Yesterday, we highlighted differences in the experience of COVID-19 on either side of the Atlantic. As promised, today we focus on differences between US states. More specifically, viewing these differences through a political lens. Let us be in no doubt. This is an exercise in correlation, not causation. Many cohort studies have identified and quantified the importance of age, gender, prior disease, risk of exposure through occupation, population density, behavioural attitudes and genetic influences. Some like OPENSAFELY, US Veterans and ISARIC we have reported here. Today, we are focused solely on descriptive statistics that look at differences in the number of excess deaths through the perspective of political affiliation - Tracking The Tribes.
Figure 1 reminds us of the 3 wave pattern that we saw in the USA in 2020. Just over 500,000 excess deaths during the year.
Figure 1 - Excess Deaths across all US states
The pandemic hit first and hardest in the coastal cities and states of the North East. The second wave most prominent in the southern states, sweltering in summer heat. Winter brought the expected third wave, hitting everywhere but particularly those least exposed to the ravages of the virus.
Figure 2 shows the timeline of weekly excess deaths for all those states where Democrats held the ascendancy in the 2020 electoral college. The first wave dominates the landscape but the third wave is not yet run.
Figure 2 - Excess Deaths across US States declaring for the Democrats
FIgure 3 shows the same timeline for all those states where the electoral college votes were red. Here we see the toll of the second wave, where just over 50% of the excess deaths were under age 75.
FIgure 3 - Excess Deaths across US states declaring for the Republicans
Perhaps though, it is the last figure that prompts most inspection. Here in Figure 4 we look at those states that flipped compared to the 2016 Presidential Election - Arizona, Pennsylvania, Georgia, Michigan and Wisconsin.
Figure 4 - Excess Deaths from the "swing" US states
This time it is the third wave that dominates. Moreover, the slope of the line from week 42 (mid October) is higher than any of the previous larger groupings, seeing the weekly number of excess deaths quadrupling over the following 8 weeks.
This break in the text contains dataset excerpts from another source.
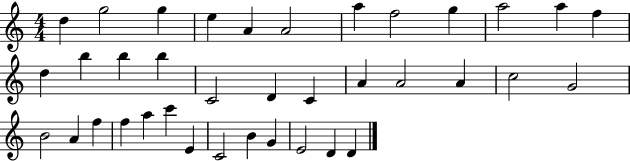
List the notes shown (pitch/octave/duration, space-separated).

D5/q G5/h G5/q E5/q A4/q A4/h A5/q F5/h G5/q A5/h A5/q F5/q D5/q B5/q B5/q B5/q C4/h D4/q C4/q A4/q A4/h A4/q C5/h G4/h B4/h A4/q F5/q F5/q A5/q C6/q E4/q C4/h B4/q G4/q E4/h D4/q D4/q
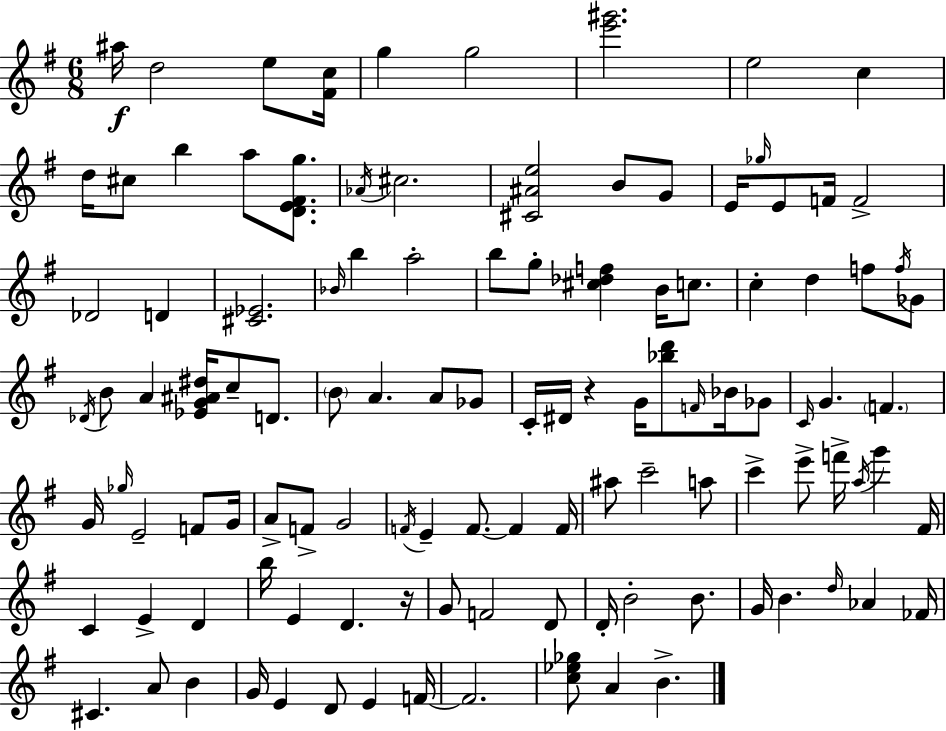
{
  \clef treble
  \numericTimeSignature
  \time 6/8
  \key e \minor
  ais''16\f d''2 e''8 <fis' c''>16 | g''4 g''2 | <e''' gis'''>2. | e''2 c''4 | \break d''16 cis''8 b''4 a''8 <d' e' fis' g''>8. | \acciaccatura { aes'16 } cis''2. | <cis' ais' e''>2 b'8 g'8 | e'16 \grace { ges''16 } e'8 f'16 f'2-> | \break des'2 d'4 | <cis' ees'>2. | \grace { bes'16 } b''4 a''2-. | b''8 g''8-. <cis'' des'' f''>4 b'16 | \break c''8. c''4-. d''4 f''8 | \acciaccatura { f''16 } ges'8 \acciaccatura { des'16 } b'8 a'4 <ees' g' ais' dis''>16 | c''8-- d'8. \parenthesize b'8 a'4. | a'8 ges'8 c'16-. dis'16 r4 g'16 | \break <bes'' d'''>8 \grace { f'16 } bes'16 ges'8 \grace { c'16 } g'4. | \parenthesize f'4. g'16 \grace { ges''16 } e'2-- | f'8 g'16 a'8-> f'8-> | g'2 \acciaccatura { f'16 } e'4-- | \break f'8.~~ f'4 f'16 ais''8 c'''2-- | a''8 c'''4-> | e'''8-> f'''16-> \acciaccatura { a''16 } g'''4 fis'16 c'4 | e'4-> d'4 b''16 e'4 | \break d'4. r16 g'8 | f'2 d'8 d'16-. b'2-. | b'8. g'16 b'4. | \grace { d''16 } aes'4 fes'16 cis'4. | \break a'8 b'4 g'16 | e'4 d'8 e'4 f'16~~ f'2. | <c'' ees'' ges''>8 | a'4 b'4.-> \bar "|."
}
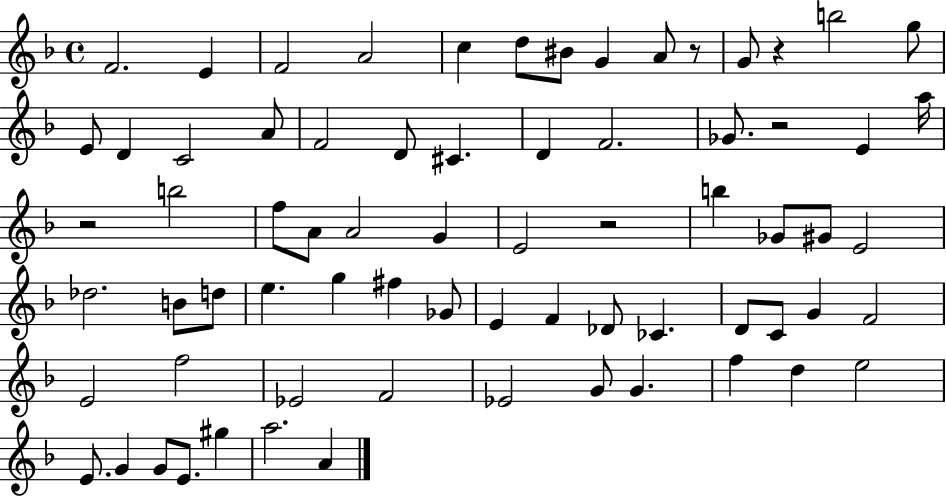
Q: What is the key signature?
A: F major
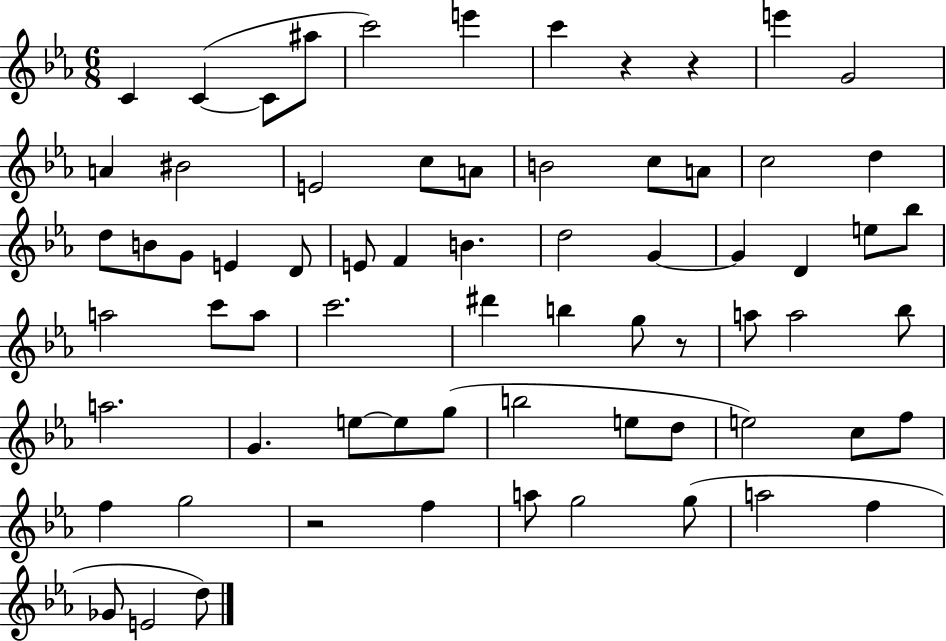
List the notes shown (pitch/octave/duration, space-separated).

C4/q C4/q C4/e A#5/e C6/h E6/q C6/q R/q R/q E6/q G4/h A4/q BIS4/h E4/h C5/e A4/e B4/h C5/e A4/e C5/h D5/q D5/e B4/e G4/e E4/q D4/e E4/e F4/q B4/q. D5/h G4/q G4/q D4/q E5/e Bb5/e A5/h C6/e A5/e C6/h. D#6/q B5/q G5/e R/e A5/e A5/h Bb5/e A5/h. G4/q. E5/e E5/e G5/e B5/h E5/e D5/e E5/h C5/e F5/e F5/q G5/h R/h F5/q A5/e G5/h G5/e A5/h F5/q Gb4/e E4/h D5/e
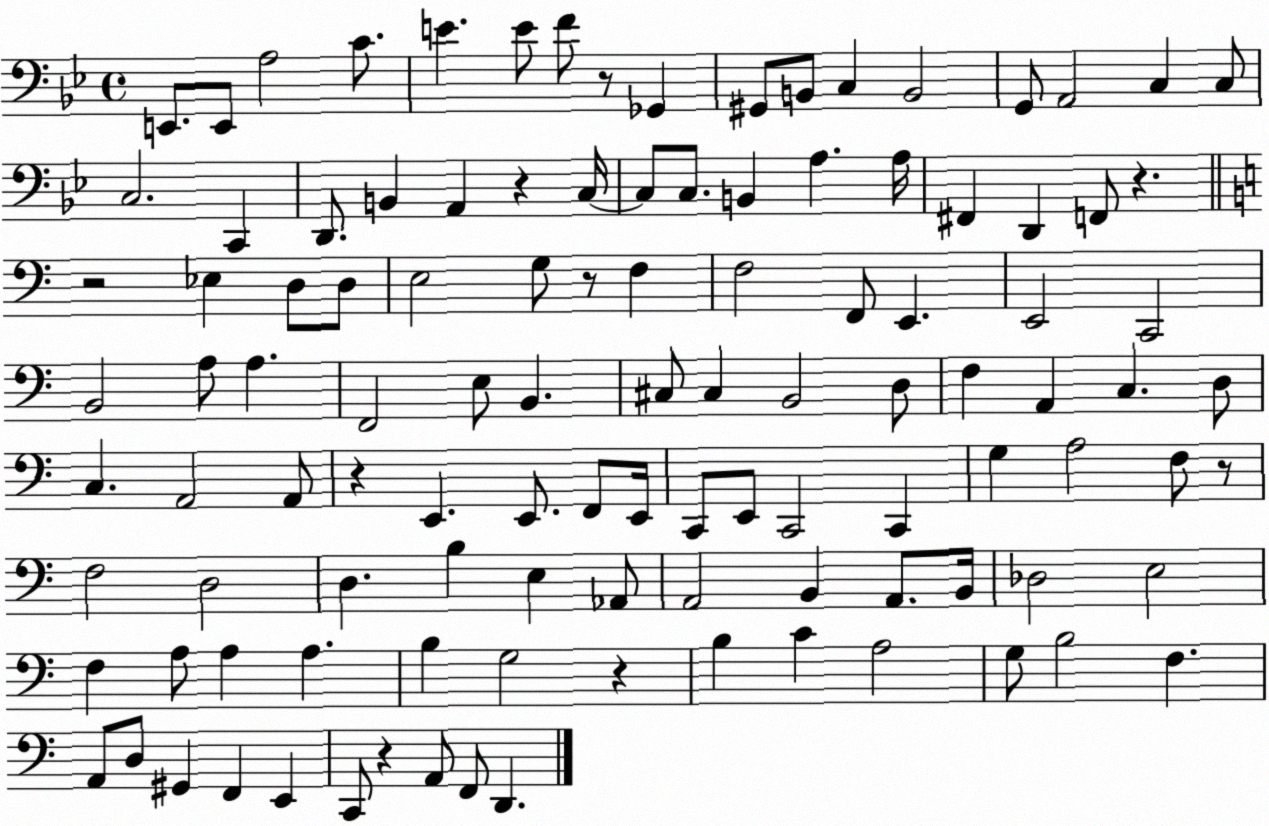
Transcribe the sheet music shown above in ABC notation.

X:1
T:Untitled
M:4/4
L:1/4
K:Bb
E,,/2 E,,/2 A,2 C/2 E E/2 F/2 z/2 _G,, ^G,,/2 B,,/2 C, B,,2 G,,/2 A,,2 C, C,/2 C,2 C,, D,,/2 B,, A,, z C,/4 C,/2 C,/2 B,, A, A,/4 ^F,, D,, F,,/2 z z2 _E, D,/2 D,/2 E,2 G,/2 z/2 F, F,2 F,,/2 E,, E,,2 C,,2 B,,2 A,/2 A, F,,2 E,/2 B,, ^C,/2 ^C, B,,2 D,/2 F, A,, C, D,/2 C, A,,2 A,,/2 z E,, E,,/2 F,,/2 E,,/4 C,,/2 E,,/2 C,,2 C,, G, A,2 F,/2 z/2 F,2 D,2 D, B, E, _A,,/2 A,,2 B,, A,,/2 B,,/4 _D,2 E,2 F, A,/2 A, A, B, G,2 z B, C A,2 G,/2 B,2 F, A,,/2 D,/2 ^G,, F,, E,, C,,/2 z A,,/2 F,,/2 D,,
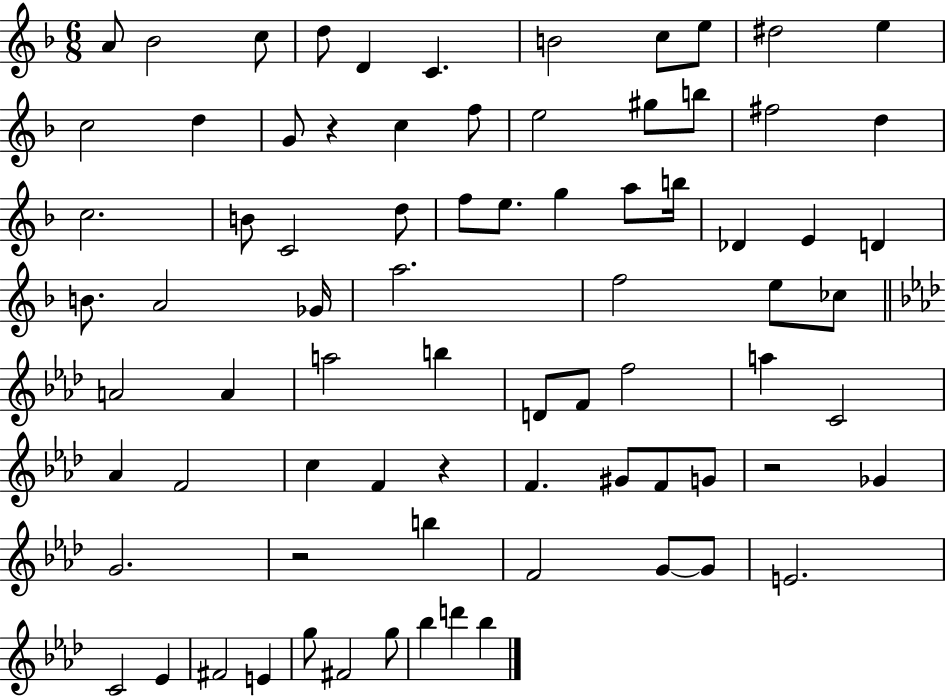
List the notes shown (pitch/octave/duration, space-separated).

A4/e Bb4/h C5/e D5/e D4/q C4/q. B4/h C5/e E5/e D#5/h E5/q C5/h D5/q G4/e R/q C5/q F5/e E5/h G#5/e B5/e F#5/h D5/q C5/h. B4/e C4/h D5/e F5/e E5/e. G5/q A5/e B5/s Db4/q E4/q D4/q B4/e. A4/h Gb4/s A5/h. F5/h E5/e CES5/e A4/h A4/q A5/h B5/q D4/e F4/e F5/h A5/q C4/h Ab4/q F4/h C5/q F4/q R/q F4/q. G#4/e F4/e G4/e R/h Gb4/q G4/h. R/h B5/q F4/h G4/e G4/e E4/h. C4/h Eb4/q F#4/h E4/q G5/e F#4/h G5/e Bb5/q D6/q Bb5/q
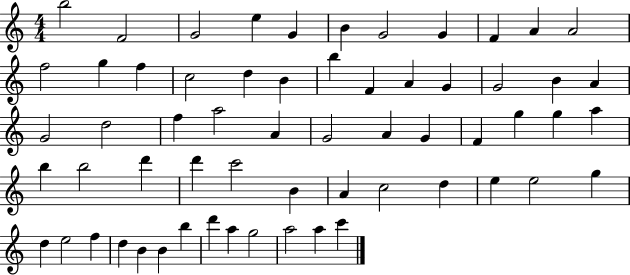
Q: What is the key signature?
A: C major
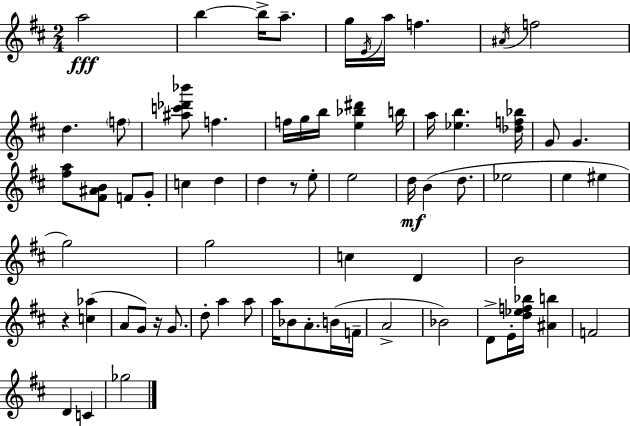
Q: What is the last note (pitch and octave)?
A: Gb5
Other studies have explored the impact of political rallies and general mobility patterns where competition was fiercest for the winning share of the vote. These excess deaths and the underlying hospitalisations will have provided a grim backdrop as the nation approached election day on November 3.
Such analysis is always a trade-off, and should whet interest to go further. Every US state is split between Democrat and Republican voters, admittedly to different extents. Smaller areas such as counties or census tracts would provide a more homogeneous picture of voting patterns. However, as we look at smaller areas, the credibility or availability of data on excess deaths by narrow age bands becomes strained or difficult. For now, the patterns by US state are sufficient to highlight that already done and encourage yet more investigation.